A Global Banking & Payments Tier 1 Bank are looking for a Senior Site Reliability engineer to lead and accelerate their transformation from traditional L2 production support toward an SRE operating model.
This role will operate as a Inside IR35 Contract with a current length of 12 Months but is likely to extend. The Office Location is Bromley, South London and you will be required in Office 3 days a Week.
This role will help define, implement, and embed SRE practices across critical payment and banking services, enabling measurable reliability outcomes, reduced manual toil, stronger automation, and improved service visibility.
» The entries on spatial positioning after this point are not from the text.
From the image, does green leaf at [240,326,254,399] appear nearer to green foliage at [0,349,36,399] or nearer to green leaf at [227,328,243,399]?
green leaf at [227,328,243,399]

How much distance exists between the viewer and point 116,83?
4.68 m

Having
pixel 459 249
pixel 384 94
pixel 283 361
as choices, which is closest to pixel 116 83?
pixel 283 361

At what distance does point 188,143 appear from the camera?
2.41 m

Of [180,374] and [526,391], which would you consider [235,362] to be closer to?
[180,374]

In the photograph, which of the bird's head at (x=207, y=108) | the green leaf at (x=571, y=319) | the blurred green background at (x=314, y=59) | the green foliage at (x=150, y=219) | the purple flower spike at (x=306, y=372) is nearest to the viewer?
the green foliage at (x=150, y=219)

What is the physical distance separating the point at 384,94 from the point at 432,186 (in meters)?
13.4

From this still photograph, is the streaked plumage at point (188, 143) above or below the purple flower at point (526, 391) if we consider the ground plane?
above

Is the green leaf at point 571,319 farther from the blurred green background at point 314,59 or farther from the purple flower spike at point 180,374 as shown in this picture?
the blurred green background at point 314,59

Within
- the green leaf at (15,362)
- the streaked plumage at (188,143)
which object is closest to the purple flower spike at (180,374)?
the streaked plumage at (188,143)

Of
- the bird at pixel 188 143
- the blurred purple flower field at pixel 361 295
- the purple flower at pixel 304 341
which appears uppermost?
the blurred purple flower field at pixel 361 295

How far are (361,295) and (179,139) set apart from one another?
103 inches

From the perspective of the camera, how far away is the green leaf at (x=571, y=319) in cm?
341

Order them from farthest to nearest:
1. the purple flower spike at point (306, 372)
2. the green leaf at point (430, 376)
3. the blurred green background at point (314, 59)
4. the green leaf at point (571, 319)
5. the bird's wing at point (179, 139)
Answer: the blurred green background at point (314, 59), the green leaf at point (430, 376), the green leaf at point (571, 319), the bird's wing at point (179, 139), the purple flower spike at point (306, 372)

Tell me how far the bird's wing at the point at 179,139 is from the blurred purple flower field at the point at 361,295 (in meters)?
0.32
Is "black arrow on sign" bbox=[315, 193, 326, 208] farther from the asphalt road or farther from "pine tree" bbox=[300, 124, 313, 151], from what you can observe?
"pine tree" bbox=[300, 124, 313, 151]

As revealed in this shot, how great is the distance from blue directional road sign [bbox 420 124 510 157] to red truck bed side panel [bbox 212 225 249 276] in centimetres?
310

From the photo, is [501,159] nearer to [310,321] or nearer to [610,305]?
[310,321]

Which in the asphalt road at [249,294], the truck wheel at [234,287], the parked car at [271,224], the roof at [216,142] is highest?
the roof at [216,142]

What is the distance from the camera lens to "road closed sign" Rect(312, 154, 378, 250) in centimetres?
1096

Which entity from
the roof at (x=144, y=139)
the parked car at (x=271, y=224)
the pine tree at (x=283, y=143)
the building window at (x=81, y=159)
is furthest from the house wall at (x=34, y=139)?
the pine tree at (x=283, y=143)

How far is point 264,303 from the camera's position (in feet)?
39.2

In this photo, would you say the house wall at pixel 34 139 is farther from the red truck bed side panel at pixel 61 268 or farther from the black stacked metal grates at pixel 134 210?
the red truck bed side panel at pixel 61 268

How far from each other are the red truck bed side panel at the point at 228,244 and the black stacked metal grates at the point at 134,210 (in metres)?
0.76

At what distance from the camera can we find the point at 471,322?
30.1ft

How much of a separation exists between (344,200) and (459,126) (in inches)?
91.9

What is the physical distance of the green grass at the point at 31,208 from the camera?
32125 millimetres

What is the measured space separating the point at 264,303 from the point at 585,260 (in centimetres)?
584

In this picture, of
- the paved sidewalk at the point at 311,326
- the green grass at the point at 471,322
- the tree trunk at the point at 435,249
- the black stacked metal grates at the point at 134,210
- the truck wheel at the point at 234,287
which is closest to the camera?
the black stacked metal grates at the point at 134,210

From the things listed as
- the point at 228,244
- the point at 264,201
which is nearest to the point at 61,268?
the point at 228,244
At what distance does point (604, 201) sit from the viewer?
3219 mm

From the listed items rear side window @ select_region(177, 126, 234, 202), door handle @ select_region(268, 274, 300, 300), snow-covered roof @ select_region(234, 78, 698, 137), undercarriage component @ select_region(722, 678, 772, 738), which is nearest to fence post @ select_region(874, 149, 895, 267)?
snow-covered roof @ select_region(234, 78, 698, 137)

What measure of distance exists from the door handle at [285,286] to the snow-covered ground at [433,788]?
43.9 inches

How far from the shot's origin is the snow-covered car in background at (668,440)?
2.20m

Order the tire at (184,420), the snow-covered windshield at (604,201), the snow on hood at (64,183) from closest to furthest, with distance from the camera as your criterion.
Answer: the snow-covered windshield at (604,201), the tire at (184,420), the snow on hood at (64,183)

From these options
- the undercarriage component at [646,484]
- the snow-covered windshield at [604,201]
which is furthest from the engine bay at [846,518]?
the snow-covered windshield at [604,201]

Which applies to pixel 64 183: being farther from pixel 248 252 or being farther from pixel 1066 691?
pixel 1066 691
The successful candidate will bring proven, hands‑on experience implementing SRE in a large corporate bank and will be able to influence across operations, engineering, and product partners to institutionalize SRE practices at scale.
What You Will Do (Key Responsibilities)
SRE Operating Model and Transformation
* Lead the design and execution of the SRE adoption approach across Global Banking & Payments, including the transition path from traditional L2 support to reliability engineering.
* Establish practical engagement patterns between SRE, application teams, and platform teams and help teams adopt a consistent way of working.
Reliability Measurement and Decisioning
* Drive adoption of Critical User Journeys, Service Level Indicators (SLIs), Service Level Objectives (SLOs), and error budgets for priority services, ensuring metrics reflect user experience and business outcomes.
* Help teams implement error‑budget based decisioning that balances reliability, delivery velocity, and operational risk.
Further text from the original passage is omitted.